Medicare Physician Payment Update

The Coalition for Fair Medicare Payment, of which the AAOS is a founding member, continues to work to correct the flawed Medicare payment formula. On February 20, 2002, the AAOS, along with 13 other medical specialty societies, met with former Senators Bob Dole and George Mitchell, who are now with the law firm of Verner Liipfert Bernhard McPherson and Hand. These Senators have been retained by the Coalition to represent our interests before Congressional leadership and help expedite a bipartisan legislative solution to this payment reduction.

Working closely with the American Medical Association (AMA), the Coalition is now in the process of developing both a short and long-term strategy to address this payment issue. The Coalition’s goals are to freeze the payment reduction for the remainder of this year, to ensure a positive update for the next few years, and to correct the flawed formula so that there will be no possibility of negative updates in the future. 

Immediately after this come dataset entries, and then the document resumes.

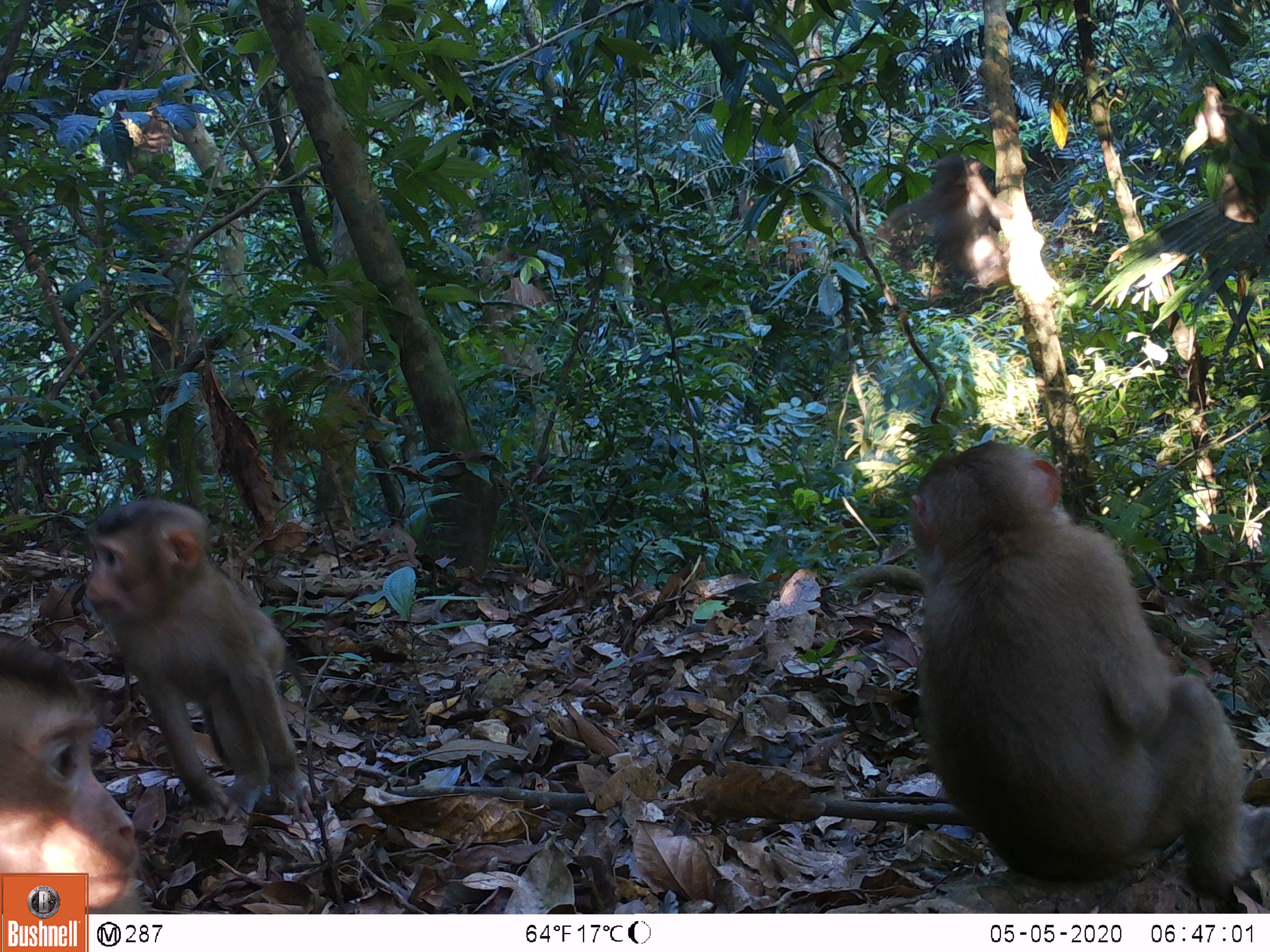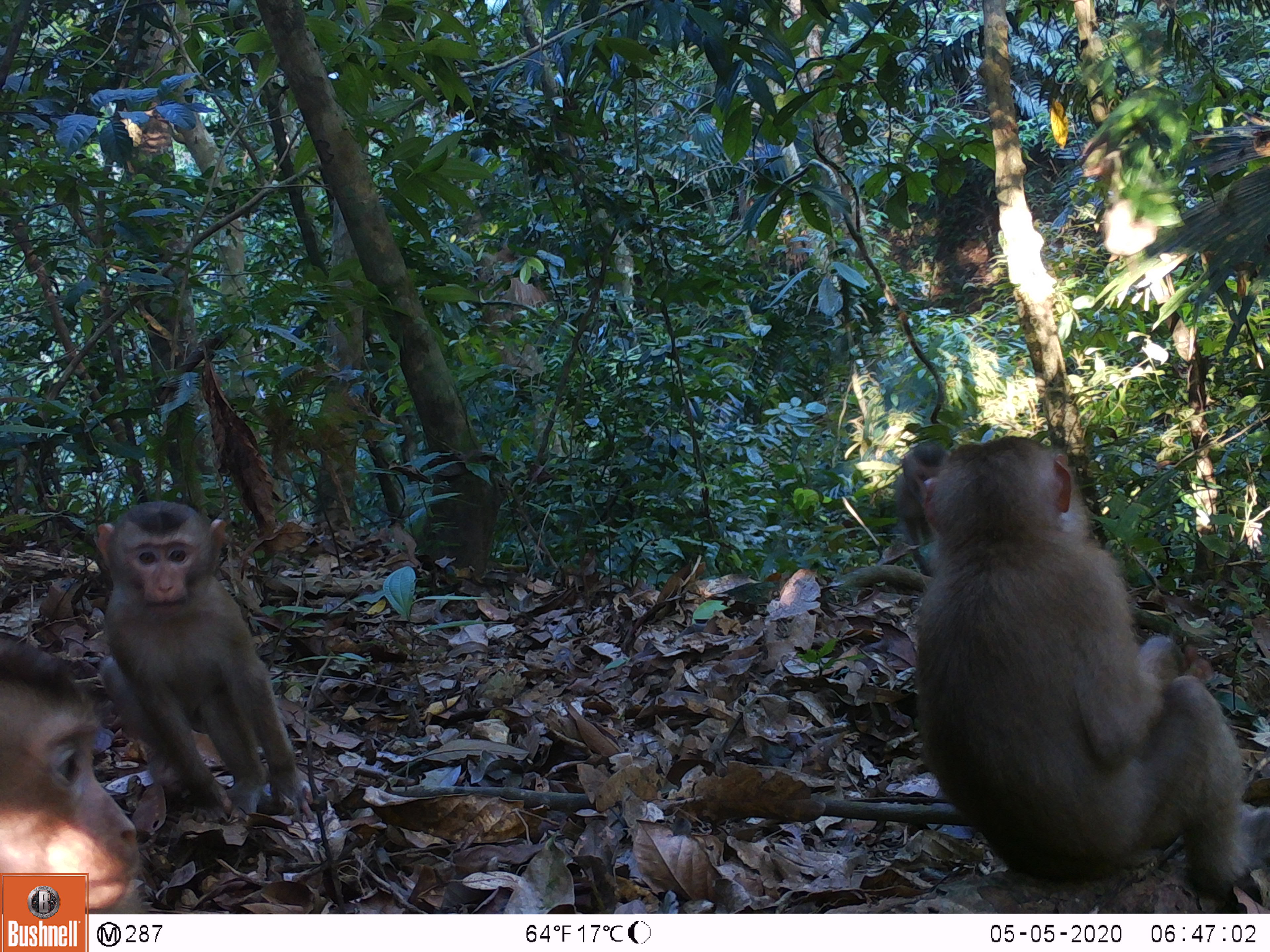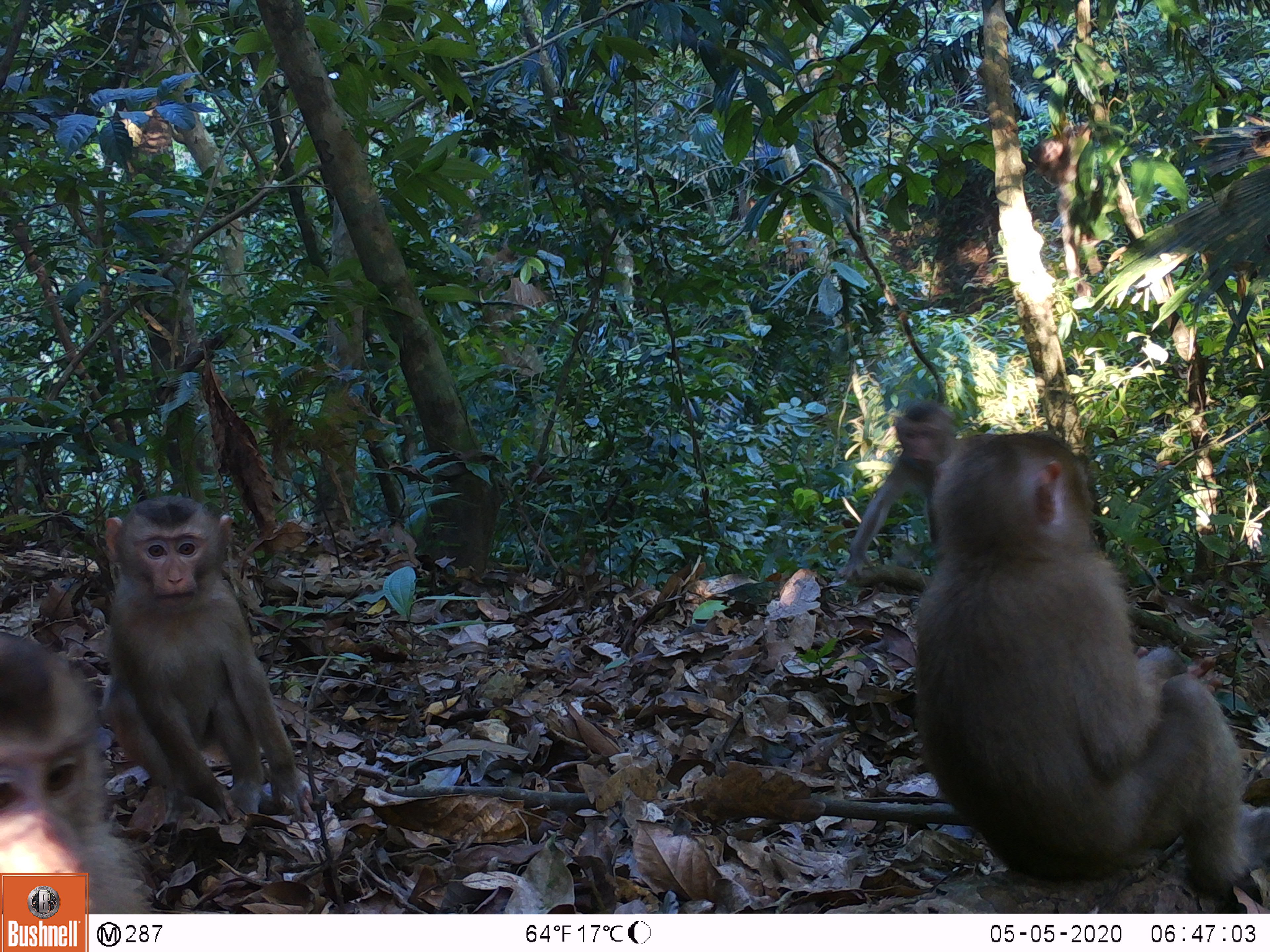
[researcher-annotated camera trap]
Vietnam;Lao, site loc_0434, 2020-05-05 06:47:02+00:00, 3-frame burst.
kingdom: Animalia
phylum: Chordata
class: Mammalia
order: Primates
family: Cercopithecidae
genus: Macaca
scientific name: Macaca nemestrina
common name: pig-tailed macaque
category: pig tailed macaque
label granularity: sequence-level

The AMA is also emailing a survey to about 2,000 doctors to seek information on their practice patterns with regard to the treatment of Medicare patients in light of this payment reduction. Any physician who wishes to participate in this survey can contact the AMA on-line at www.ama-assn.org/go/memberconnect/registration. With this data, the physician community may be in a better position to assess how reductions in reimbursement have affected access to care for Medicare beneficiaries.

Statement on Patient Safety

In a statement prepared for a House Ways and Means Health Subcommittee hearing on Patient Safety held March 7, AAOS reported on several positive measures that the Academy has undertaken to reduce or eliminate specific types of surgical errors. AAOS recommended the "Sign Your Site" initiative as a required protocol for every hospital seeking certification by the Joint Commission on the Accreditation of Healthcare Organizations (JCAHO).  The work of the AAOS Committee on Professional Liability, which has conducted several closed-claim, retrospective reviews of insurance company records to identify and promote safe and appropriate surgical practices, as well as AAOS’ ongoing commitment to Continuous Quality Improvement and the recently established Patient Safety Committee were also mentioned.

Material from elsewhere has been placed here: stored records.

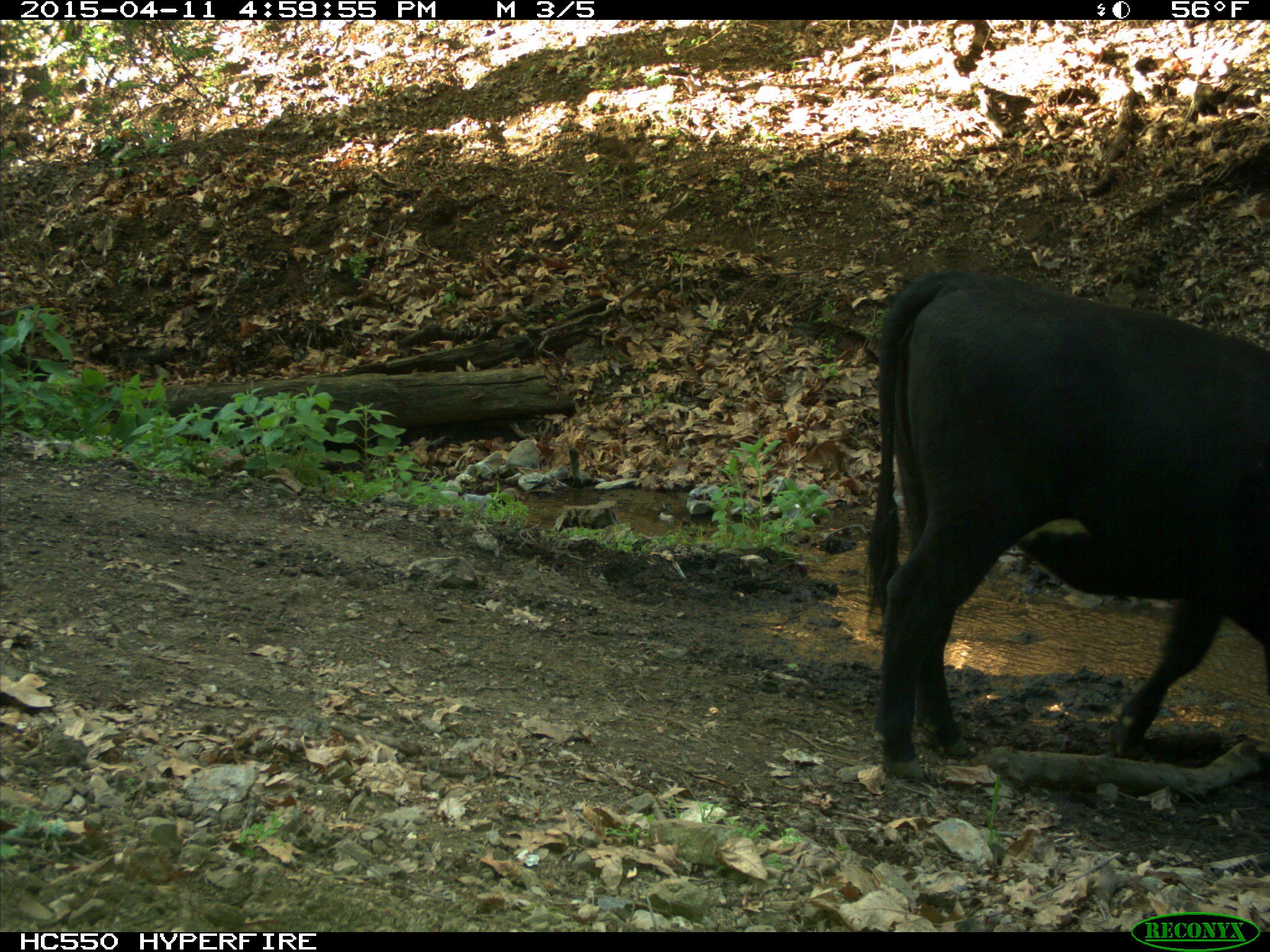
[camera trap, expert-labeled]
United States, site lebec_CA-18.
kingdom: Animalia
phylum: Chordata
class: Mammalia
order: Artiodactyla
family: Bovidae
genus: Bos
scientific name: Bos taurus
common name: domestic cow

A main focus of the hearing was to determine how emerging technologies could be incorporated into the Medicare system to reduce medical errors.  The Subcommittee also examined what type of reporting system—mandatory or voluntary—should be used when sentinel events occur. The full text of the statement can be found on the AAOS website at http://www3.aaos.org/washington/PtSafety_statement.htm

Letter to HHS Secretary

On March 5, 2002, the AAOS sent a letter to Health and Human Services Secretary Tommy G. Thompson, providing comments on reducing current burdens imposed by existing regulations of the Department of Health and Human Services (HHS).

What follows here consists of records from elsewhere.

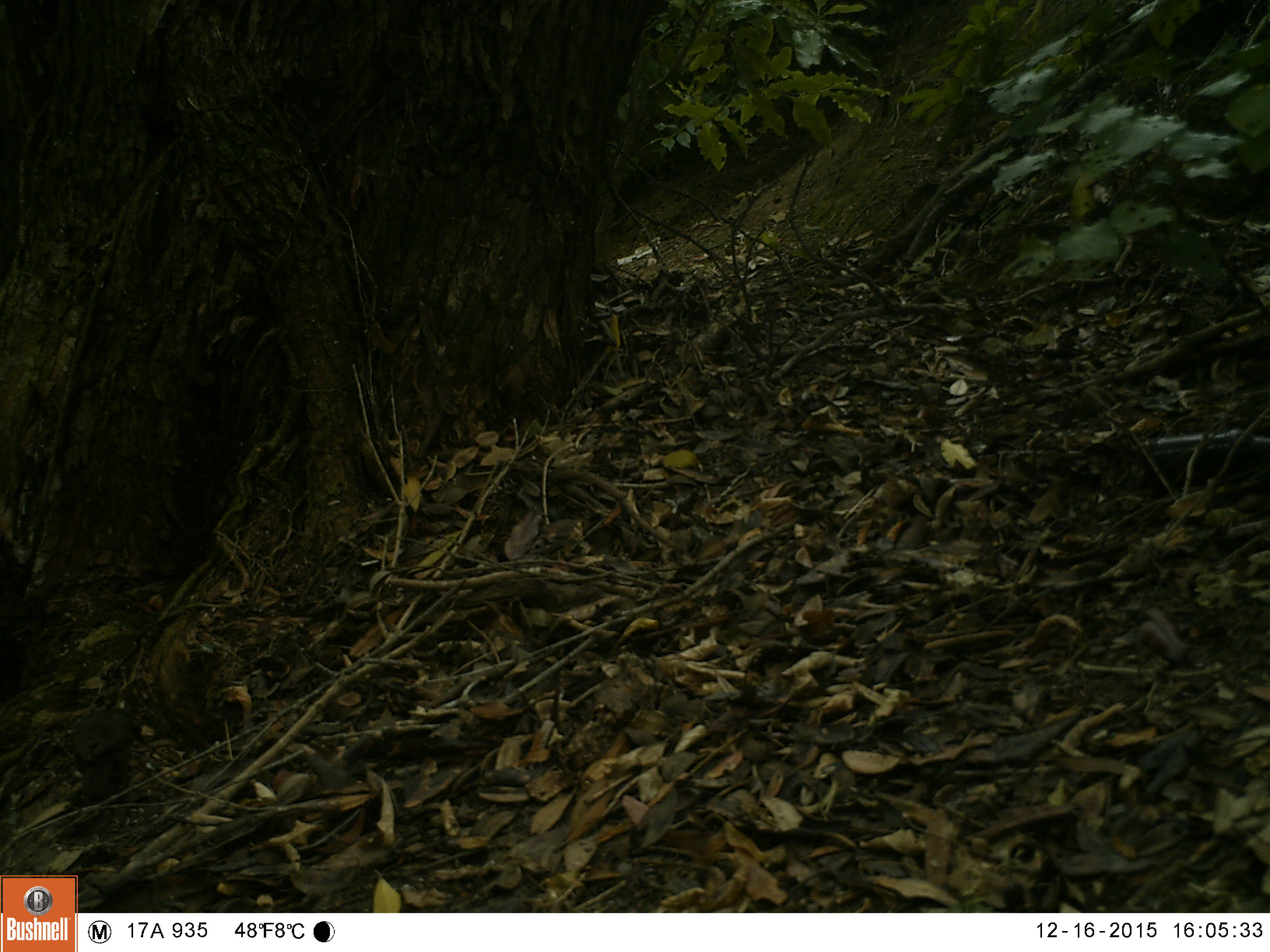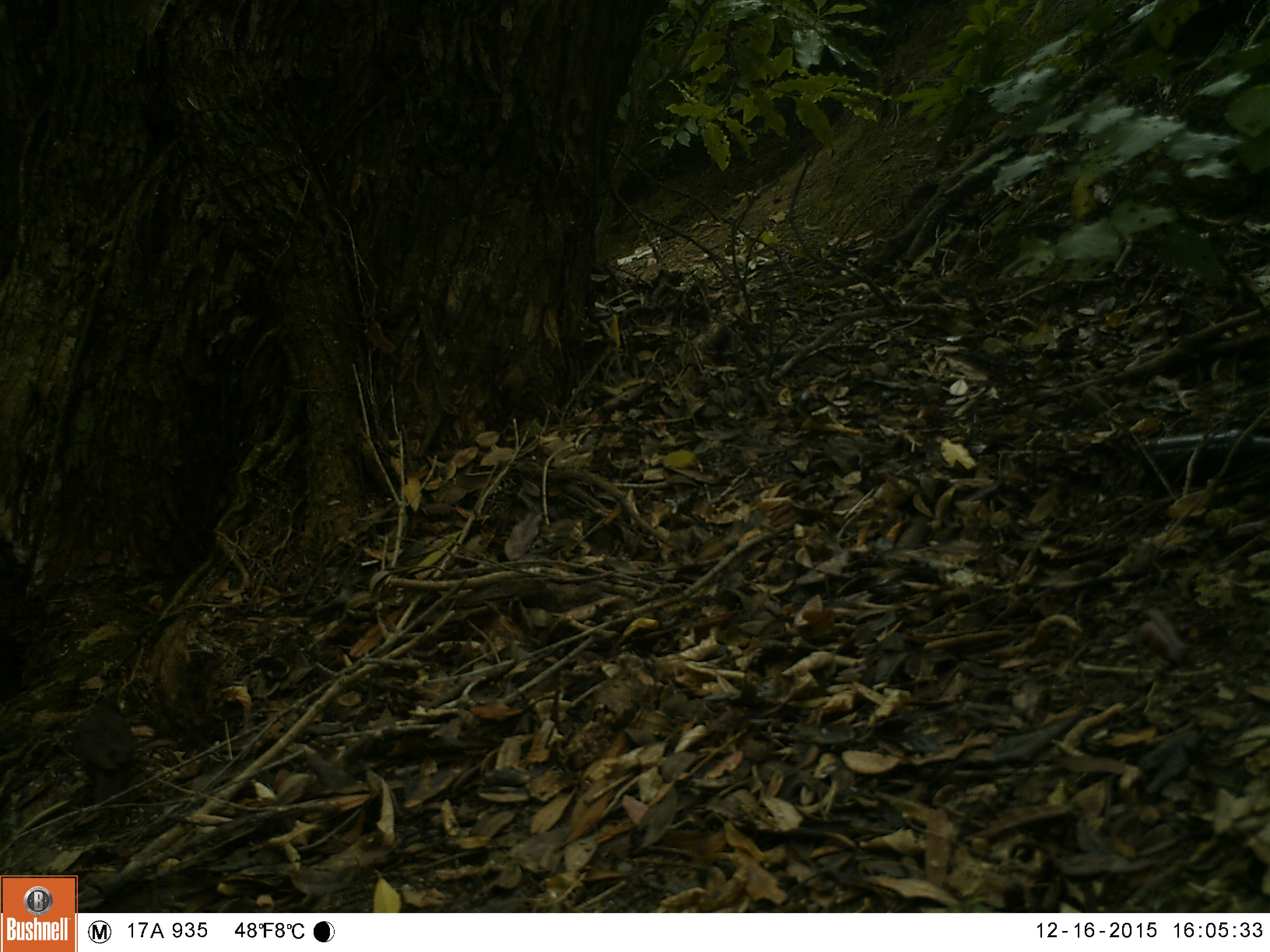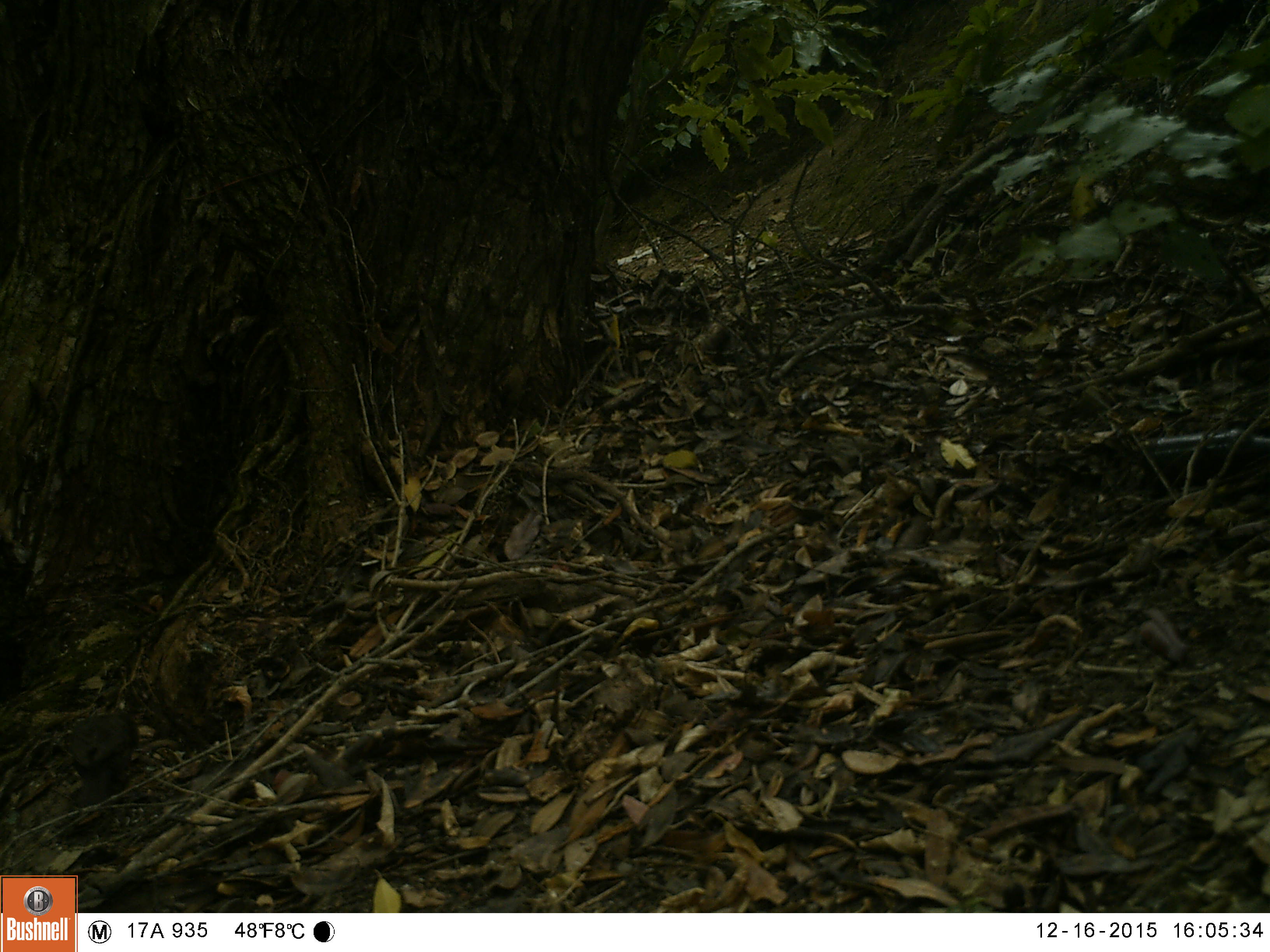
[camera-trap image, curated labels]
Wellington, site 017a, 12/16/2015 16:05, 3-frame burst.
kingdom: Animalia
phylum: Chordata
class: Aves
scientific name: Aves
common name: bird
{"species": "bird (Aves)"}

"The AAOS is encouraged by your department-wide initiative to reduce regulatory burdens in health care and respond rapidly to the concerns of physicians, researchers, and patients," the letter said in part.  "We are pleased to offer our perspective on the critical reforms needed to bring regulatory relief, and welcome the opportunity to work with the Secretary’s Advisory Committee as these changes are considered and possibly implemented."

The letter focused on orthopaedists’ concerns regarding Medicare regulations, the Emergency Medical Treatment and Active Labor Act (EMTALA), the Health Insurance Portability and Accountability Act (HIPAA), and Food and Drug Administration (FDA) regulations.